Sebastián Piñera se ganó en las urnas el derecho a una nueva presidencia de Chile. Escrutado el 91,72% de los votos, el candidato de la derecha obtuvo el 54,6% de los votos, contra el 45,4% de Alejandro Guillier (centroizquierda). El magnate, quien abandonó el poder en 2014 con una bajísima estima social, ha obtenido su revancha. Otra vez las encuestas fallaron: el pulso no fue tan igualado. «Pensé que sería más estrecho», se sorprendió Cecilia Morel, futura primera dama. De inmediato, los seguidores de Piñera salieron a las calles a festejar la victoria.

Desde el 16 de enero del 2000, cuando Ricardo Lagos venció en la segunda vuelta al pinochetista Joaquín Lavín, los chilenos no eran testigos de una disputa electoral de tanta incidencia futura. A su modo, y como viene siendo costumbre desde el plebiscito de 1988 que selló la suerte de Augusto Pinochet, la sociedad volvió a partirse en dos, con una diferencia esta vez en beneficio de Piñera. La línea que separa a unos y otros puso en el centro de los debates a la dictadura y su herencia, luego al modo en que el Estado debe regular al mercado y, también, el combate contra la desigualdad económica.

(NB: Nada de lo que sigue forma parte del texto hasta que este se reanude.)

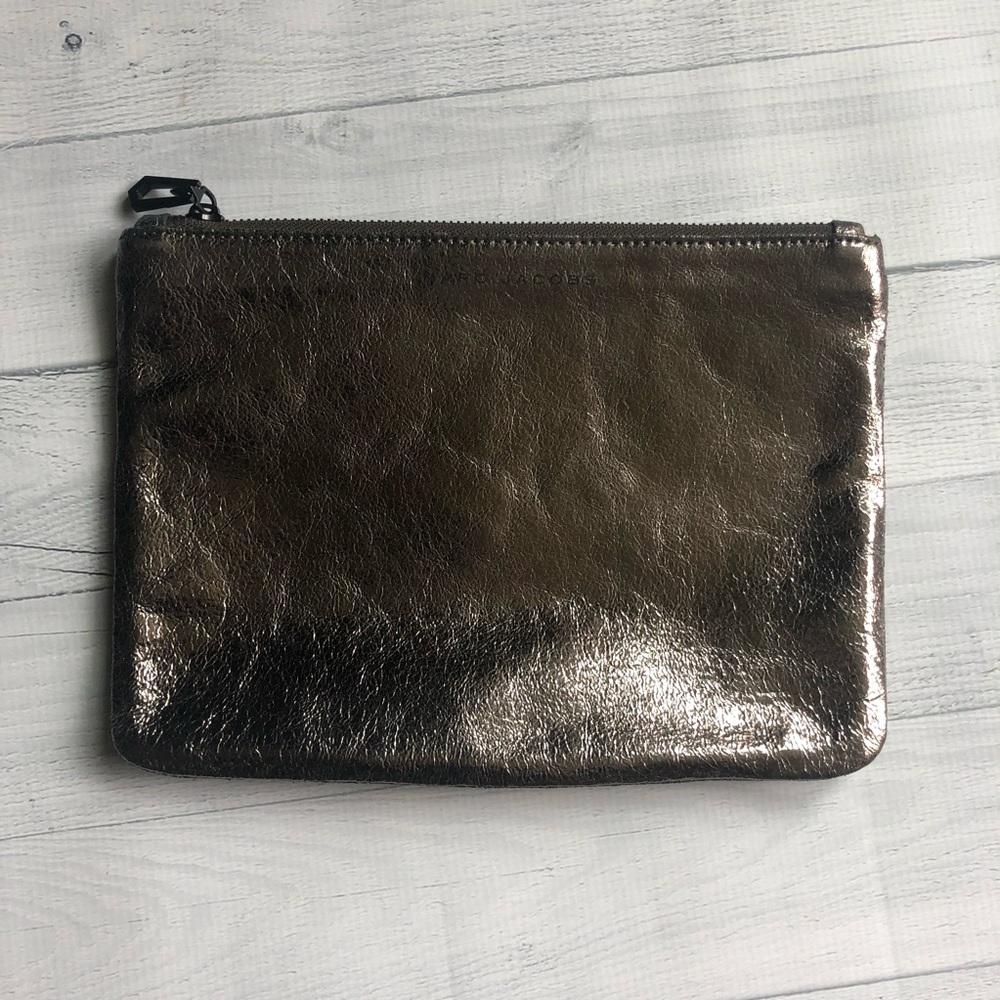 Marc Jacobs Leather Pouch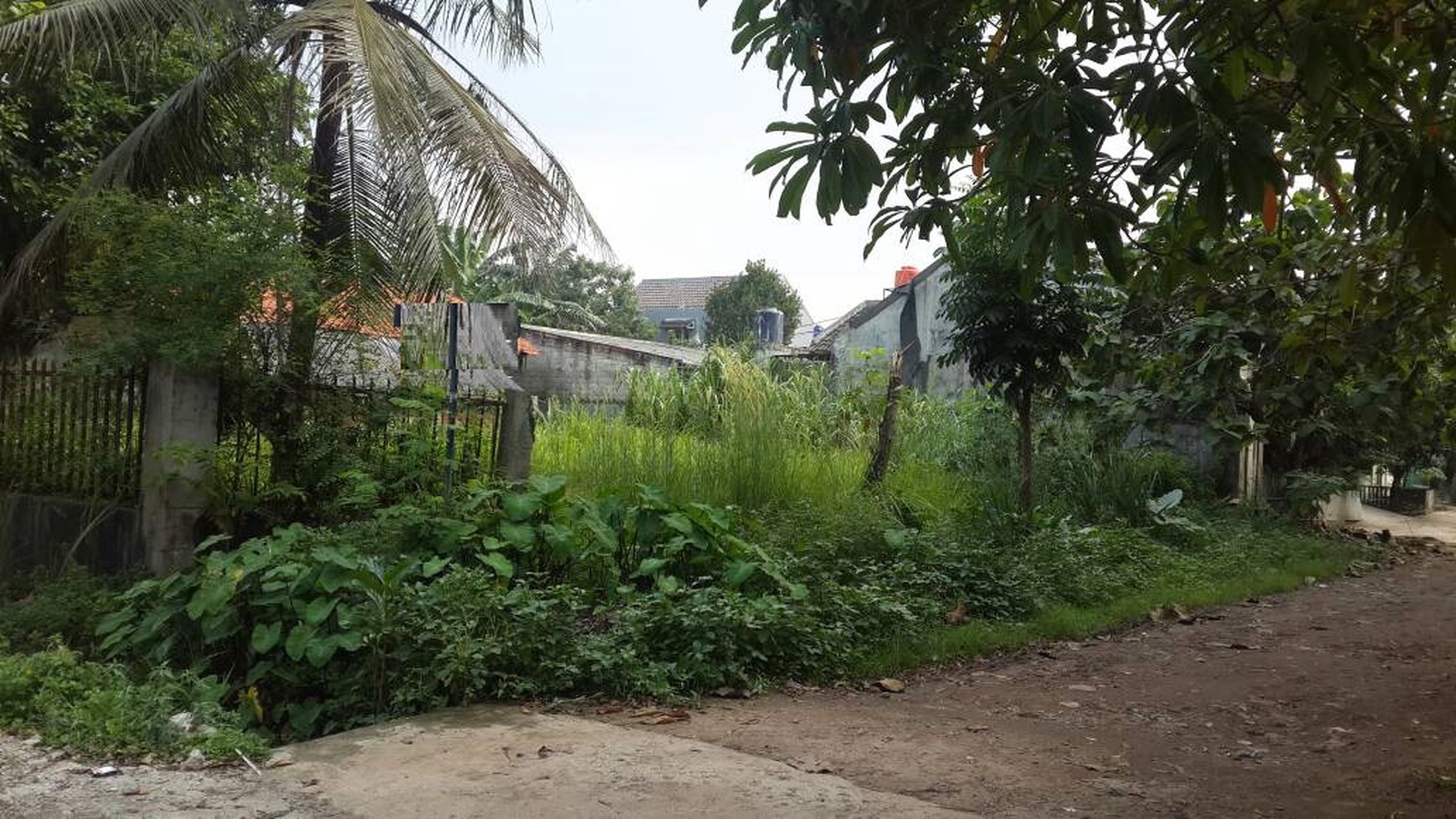 Kavling siap bangun di cipadu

La pelea electoral entre Piñera y Guillier tuvo una particularidad: ninguno de los candidatos ha suscitado especial apasionamiento. No se trató en este caso de figuras carismáticas: apenas de un «mal menor». Con esa convicción se optó por una salida por la derecha del segundo Gobierno de Michelle Bachelet, una figura que provocó hartazgo en los sectores conservadores. Andrónico Luksic, una de las grandes fortunas de Chile, aseguró que en estos comicios se ponían en juego muchas cosas, entre ellas el modo en que el empresariado se relacionaría con el poder político.

Para Pavel Gómez, columnista del portal El Mostrador, la educación privada, las administradoras de fondos de pensiones, la industria farmacéutica, la minería, las generadoras de energía eléctrica, las industrias forestal y de la construcción, son «políticamente sensibles» a lo que viene. Sienten que gobernará «uno de ellos».

EL FANTASMA DE MADURO

Una novedad en esta segunda vuelta tuvo que ver con la fantasmal presencia de Nicolás Maduro en los debates. La crisis de Venezuela ya había sido utilizada en Perú y Argentina, e incluso en España, para que una parte del electorado entre en pánico y se imagine un país donde lo único que abunda son las colas y la escasez. Chile no quiso ser esta vez la excepción. La derecha vaticinó los peligros de convertirse en «Chilezuela». Bajó la bolsa y subió el precio del dólar. Para la columnista María Elena Andoni, el «maquiavélico recurso del miedo», basado en «eslóganes y no en la lógica», tuvo finalmente su efecto.

Bachelet concluyó su primer mandato, en el 2010, con un 80% de popularidad. Siete años más tarde, su aprobación, en el mejor de los casos, se reduce a la mitad. Las opiniones a favor y en rechazo de su gestión son variopintas. Para el sociólogo Manuel Antonio Garretón, el segundo Gobierno de Bachelet ha sido el más importante desde el regreso de la democracia, más allá de sus problemas y limitaciones. El presidente que la hereda tiene en ese sentido dos posibilidades: neutralizar sus cambios en educación, reforma impositiva, legislación laboral, aborto y matrimonio igualitario, entre otros aspectos, o profundizarlos. Piñera ya anticipó que ocurrirá lo primero. Y eso puede derivar en nuevas fricciones. Para el escritor y analista Fernando Villegas, Chile no está libre de una «peligrosa crispación».

LA GRAN APATÍA

El nuevo presidente, quien ha prometido prosperidad y seguridad urbana, asume en marzo venidero con algunas certezas: el país tendrá en el 2018 un crecimiento del 2,8%. Sabe también que carece de una mayoría parlamentaria: deberá negociar. Es a la vez consciente de que un nuevo actor ha entrado al ruedo. El Frente Amplio, situado a la izquierda de Guillier, no solo intentará hacer valer su fuerza en el Congreso sino también en la calle.

Piñera tiene otra constatación: tampoco es el «presidente de todos y todas», como le gustaba decir a Bachelet, y no por cuestión de afinidades políticas: millones de chilenos se quedaron otra vez en sus casas y no fueron a expresar sus preferencias en las urnas. Votó menos del 46% del padrón alcanzado en la primera vuelta, cifra que explicaría en parte la derrota de Guillier. Bachelet reconoció como un gran error del sistema institucional chileno la existencia del voto voluntario. «Yo me equivoqué. Pensé que teníamos un espíritu cívico más grande del que aparentemente hemos demostrado tener».